Exercise passage:
┄┄┄┄┄┄┄┄┄┄┄┄┄┄┄┄┄┄┄┄
Preparations for the breakout went on through both days. There were fires everywhere as everything which could not be taken along was burned. Vehicles, guns which were no longer usable and other war materiel were blown up to prevent them falling into enemy hands. All the time the enemy attacks and artillery fire on the entire pocket went on.

The pocket had become so small, now only 3.5 kilometers in diameter, that it could be brought under fire from all sides. Shenderovka, which had only been taken a few hours before, and in which the dead of friend and foe still lay in the streets, became the focal point of the entire breakout operation. Streets, gardens and farm cottages were crammed with command posts, guns, damaged tanks, vehicles and horse-drawn carts, as well as the arriving, assembling and waiting units.

Shenderovka had become a gate to hell. The way to the assembly areas led every unit through the village with its one through-road, the sole approach road for the first three divisions, all of the train units and the rear-echelon services of both corps. Movement was slow and laborious over the muddy, rutted and worn surface. The endless columns of marching men and motor and horse-drawn vehicles became wedged together, resulting in a tremendous traffic jam.

Unfavorable reports were coming in from the rear areas of the pocket. Near Steblev in the northeast the Russian armored forces broke into the withdrawal movements of the 57th and 88th Divisions. Only with great difficulty was the attack halted and this dangerous penetration sealed off. Nevertheless the enemy's front line had been pushed forward to within a few kilometers of Shenderovka.

Since the Russians had a clear view into the pocket and the movements inside could not be concealed, directed artillery fire, as well as fire from heavy mortars and Katyusha Rockets, fell continuously, inflicting further heavy casualties. Shells and howling rocket projectiles impacted everywhere. The single road was soon blocked by shattered vehicles, dead horses, exploding munitions vehicles, burning trucks, heaps of dead and wounded, shattered remains of walls and burning wooden houses. It was a hellish scene filled with bursting shells, smoke and dust, the cries and moans of the severely wounded, and the roar of German artillery.

There was also renewed fighting over the assembly areas which had been captured in the southwest. Late in the morning, Komarovka, where the Wiking SS-Division was fighting, changed hands for the fourth time. There was also renewed fighting for Novo Buda which pushed the German front lines back as much as three kilometers toward Shenderovka.

All the time fresh units continued to move into Shenderovka from the north, east and west. There was no way around the town and the only chance for freedom lay to the southwest. Low-flying He 111s dropped canisters containing rifle and machine-gun ammunition and shells. These landed among the columns. At 15.00 the last radio message arrived from the 3rd Panzer Corps: "Oktyabr taken!" - This gave some encouragement.

General Stemmermann's command post was located near Chilki. Command was now almost impossible. Messengers and aides tried to deliver orders in the hellish confusion and often failed to return. The entire shrunken pocket was under great pressure. A penetration by the enemy would bring panic and chaos, the catastrophe would be upon them. Despite the enemy fire and chaotic conditions, the units forced their way through the mud into their assigned assembly areas. As it grew dark the Russian artillery fire gradually abated and the situation in the pocket became calmer. There was only one order left to give: "Break out as ordered! - Watchword freedom!"
┄┄┄┄┄┄┄┄┄┄┄┄┄┄┄┄┄┄┄┄
Provided data:
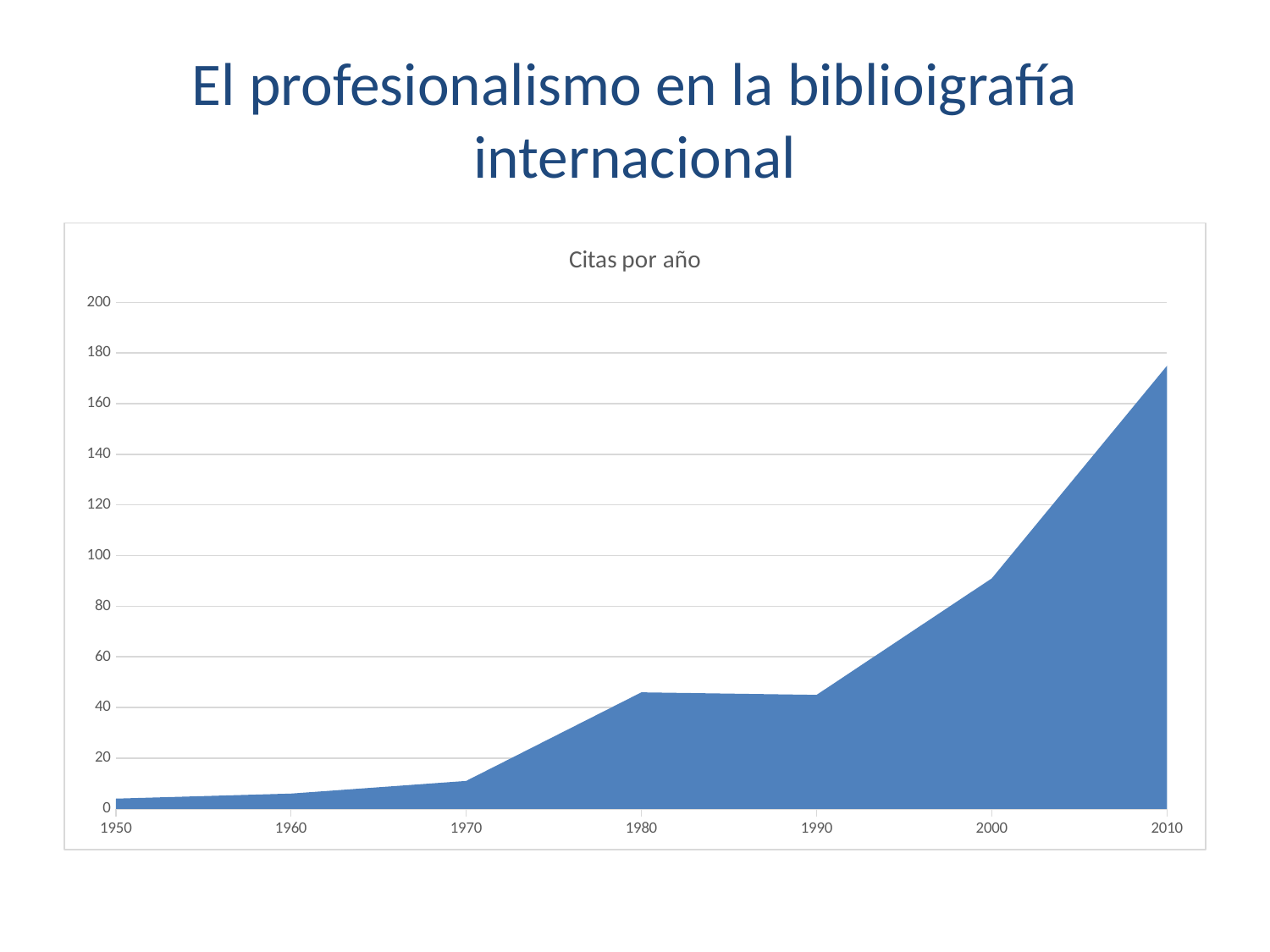
How many years are plotted along the x axis? 7 Which is larger, the value for 2000 or the value for 2010? 2010 What kind of chart is shown on the slide? Area chart Do the values generally rise or fall from 1950 to 2010? Rise Is the value for 2000 greater or less than 100? less What is the title of the chart? Citas por año Is the value for 2000 greater or less than 80? greater Is the value for 1970 greater or less than 20? less Which year has the highest value? 2010 Which year has the lowest value? 1950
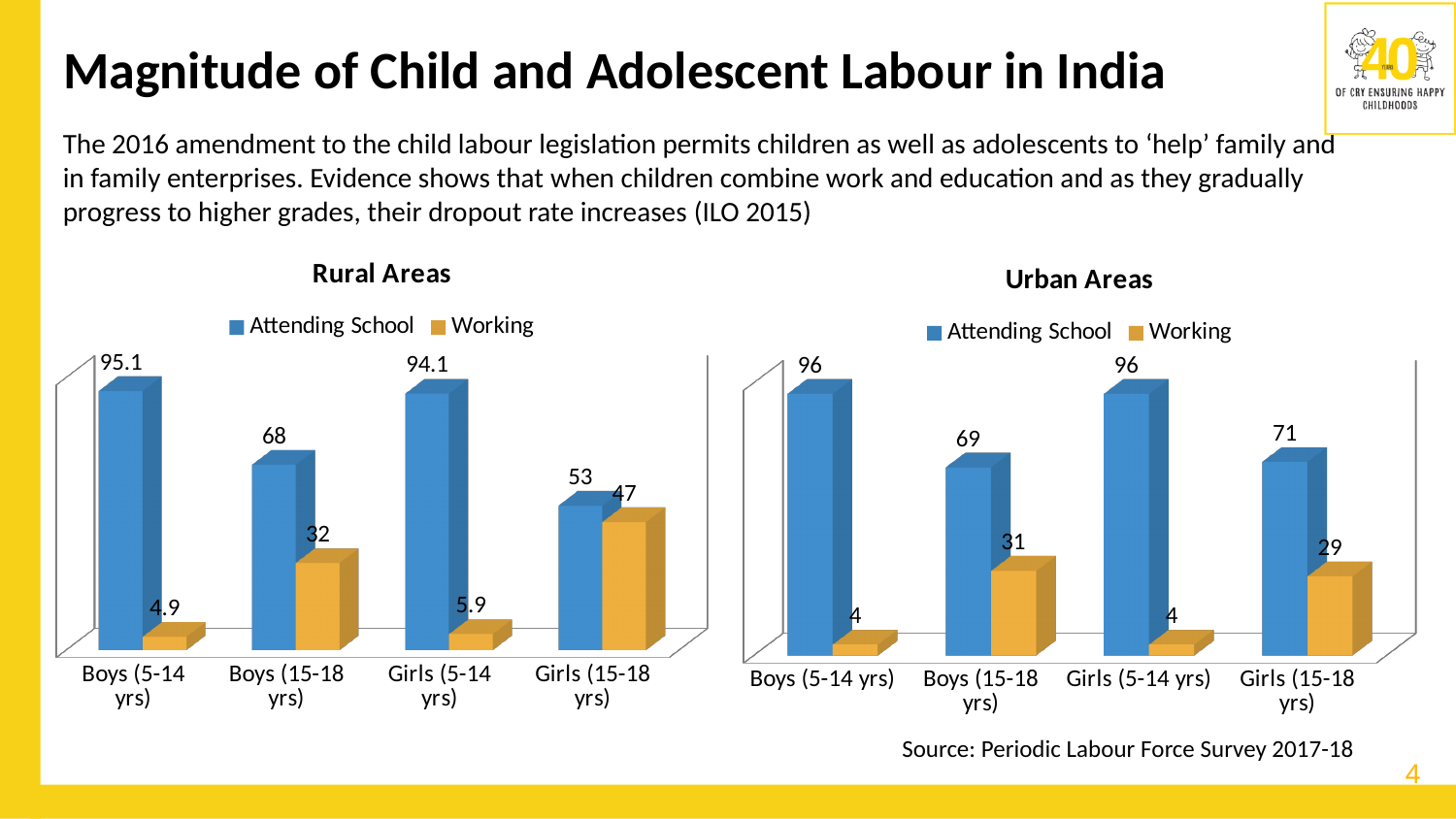
In the Urban Areas chart, what is the Attending School value for Girls (15-18 yrs)? 71 In the Urban Areas chart, what is the difference between the Working values for Boys (15-18 yrs) and Boys (5-14 yrs)? 27 In the Rural Areas chart, what is the Attending School value for Boys (5-14 yrs)? 95.1 In the Urban Areas chart, which category has the highest Working value? Boys (15-18 yrs) In the Rural Areas chart, is the Working value for Boys (15-18 yrs) larger or smaller than the Working value for Girls (15-18 yrs)? smaller How many series does the legend of the Rural Areas chart list? 2 What kind of chart is the Urban Areas chart? bar chart In the Rural Areas chart, what is the difference between the Attending School values for Boys (15-18 yrs) and Girls (15-18 yrs)? 15 How many categories are shown on the x axis of the Urban Areas chart? 4 In the Urban Areas chart, what is the Working value for Boys (15-18 yrs)? 31 In the Rural Areas chart, what is the Working value for Girls (15-18 yrs)? 47 In the Rural Areas chart, which category has the lowest Attending School value? Girls (15-18 yrs)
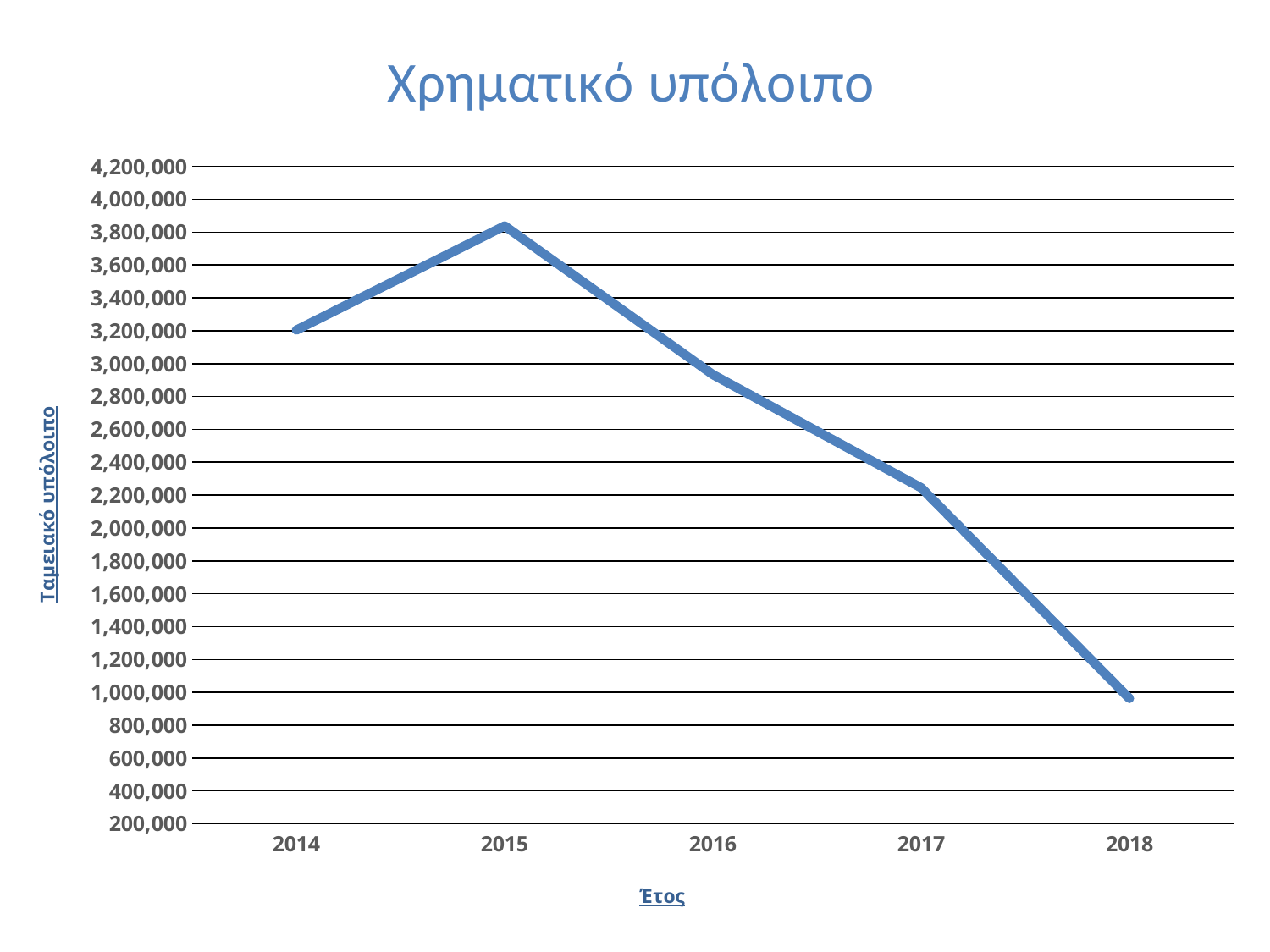
Do the values rise or fall from 2015 to 2018? fall In which year is the value highest? 2015 In which year is the value lowest? 2018 Is the value for 2017 greater or less than 2,000,000? greater Is the value for 2018 greater or less than 1,200,000? less Which year has the larger value, 2014 or 2018? 2014 What kind of chart is shown on the slide? line chart What is the title of the chart? Χρηματικό υπόλοιπο Which year has the larger value, 2016 or 2017? 2016 What is the label of the x axis? Έτος How many years are plotted on the x axis? 5 Is the value for 2015 greater or less than 3,600,000? greater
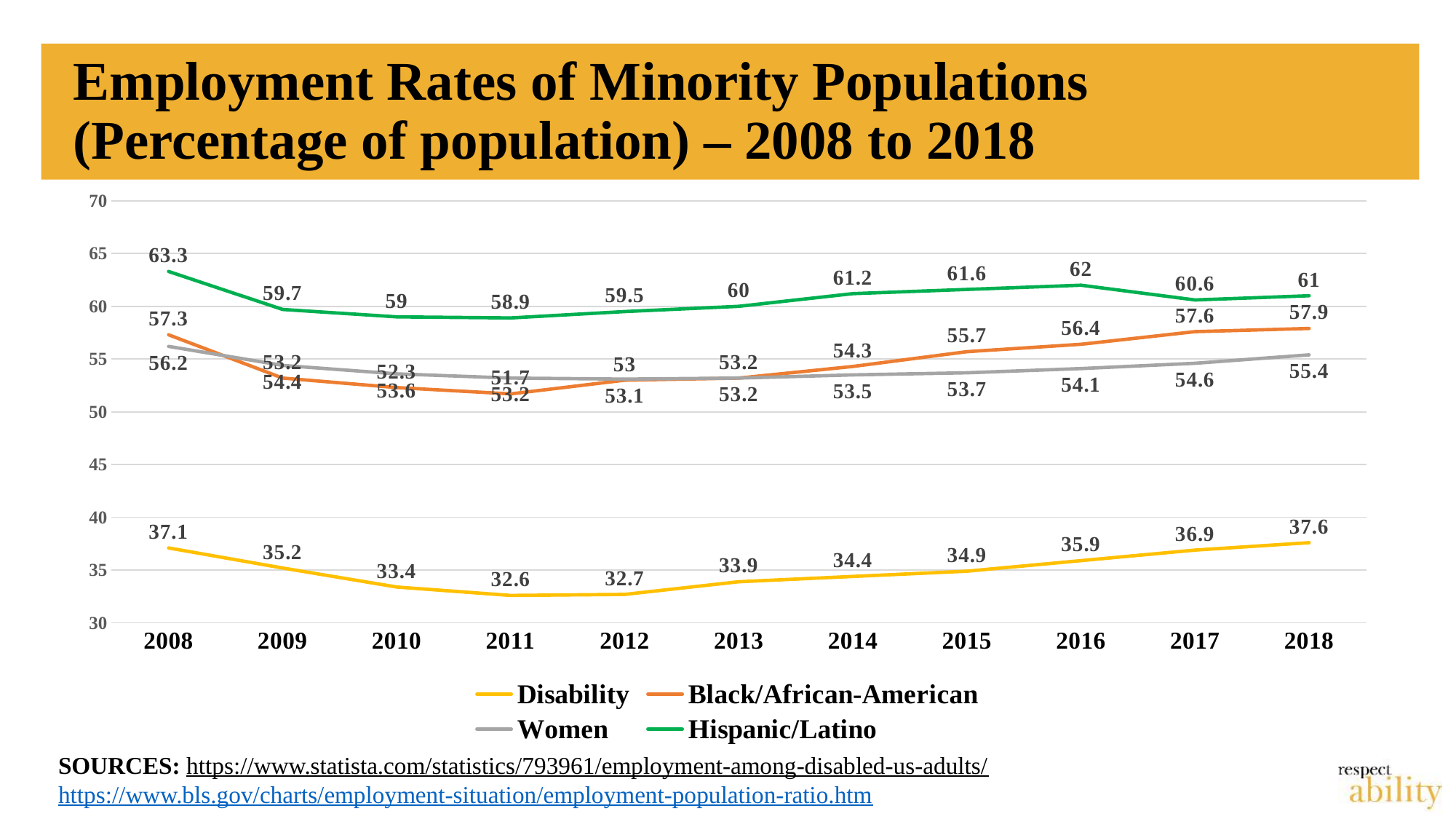
Does the Disability employment rate rise or fall from 2011 to 2018? rise How many years are plotted along the x axis? 11 What is the Black/African-American employment rate in 2017? 57.6 What is the Hispanic/Latino employment rate in 2008? 63.3 What is the difference between the Disability employment rate in 2008 and in 2011? 4.5 How many series does the legend list? 4 In 2016, which is higher: the Hispanic/Latino rate or the Black/African-American rate? Hispanic/Latino What kind of chart is shown on the slide? line chart In which year is the Disability employment rate lowest? 2011 What is the Women employment rate in 2018? 55.4 In which year is the Hispanic/Latino employment rate highest? 2008 What is the Disability employment rate in 2018? 37.6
┄┄┄┄┄┄┄┄┄┄┄┄┄┄┄┄┄┄┄┄
Exercise tasks:
1: Rewrite the stretch of the Shenderovka breakout account from "Since the Russians" through "of German artillery.", putting "rocket launchers" in place of "Katyusha Rockets".
2: Continue the Shenderovka breakout account from the point where it stops.

Responses to the exercise:
1:
Since the Russians had a clear view into the pocket and the movements inside could not be concealed, directed artillery fire, as well as fire from heavy mortars and rocket launchers, fell continuously, inflicting further heavy casualties. Shells and howling rocket projectiles impacted everywhere. The single road was soon blocked by shattered vehicles, dead horses, exploding munitions vehicles, burning trucks, heaps of dead and wounded, shattered remains of walls and burning wooden houses. It was a hellish scene filled with bursting shells, smoke and dust, the cries and moans of the severely wounded, and the roar of German artillery.

2:
The attacking spearheads of the first wave set out, without artillery preparation as planned, their rifles unloaded and with fixed bayonets. Korpsabteilung B was organized with the 258th Regiment Group forward on the right, in the center the 72nd Division led by the 125th Regiment, and in front of the Wiking Division on the left was the 5th Armored Reconnaissance Battalion. The troops advanced straight across the open terrain, with its large valleys, ridges and deep ravines. The 105th Infantry Regiment was, with the Wallonie Brigade, the only German unit which succeeded in breaking out as a unit with its small arms.

Tremendous tension gripped the thousands of men who were now to set out on the last, but probably the most difficult, leg of their journey into freedom. The tanks of the German relief forces were near, still eight, perhaps ten kilometers away. The early nightfall, accompanied by frost and snow flurries, had come at the right time. The worse the weather, the better the chances of surprising the enemy and breaking through. The Russians were not supermen and in this weather they would be seeking warmth and protection in the village huts and in their positions and foxholes. The enemy seemed unaware of the planned breakout.

General Theo-Helmut Lieb, the Commanding General of the 11th Army Corps, who was in command of the first wave, moved into his command post on the western edge of Chilki. His initial concern was not for the first wave, because the Russians were now exerting heavy pressure from the flank against Chilki and had driven from the west almost to the edge of the village. The Russians had also again broken into Komarovka and the southern part of the village had been lost. Both villages were important as they formed the right and left pillars of the breakout area.

In Chilki the Russians were halted by an artillery commander and 100 men, while in Komarovka men of the Wiking Division were forced to intervene and throw the Russians out of the village. The men of the next units to move out strained to hear any indication of fighting by the first wave. The only sounds they heard were the occasional "hurray," which soon ebbed slowly away.

The experiences of the 105th Infantry Regiment were typical of those of the units in the first wave. The enemy was taken completely by surprise and the soldiers broke through the first enemy positions employing bayonets and all available automatic weapons. A second Russian position was also overrun. Brief, but heavy firefights broke out when the advancing troops came upon two battery positions and took them in close-quarters fighting.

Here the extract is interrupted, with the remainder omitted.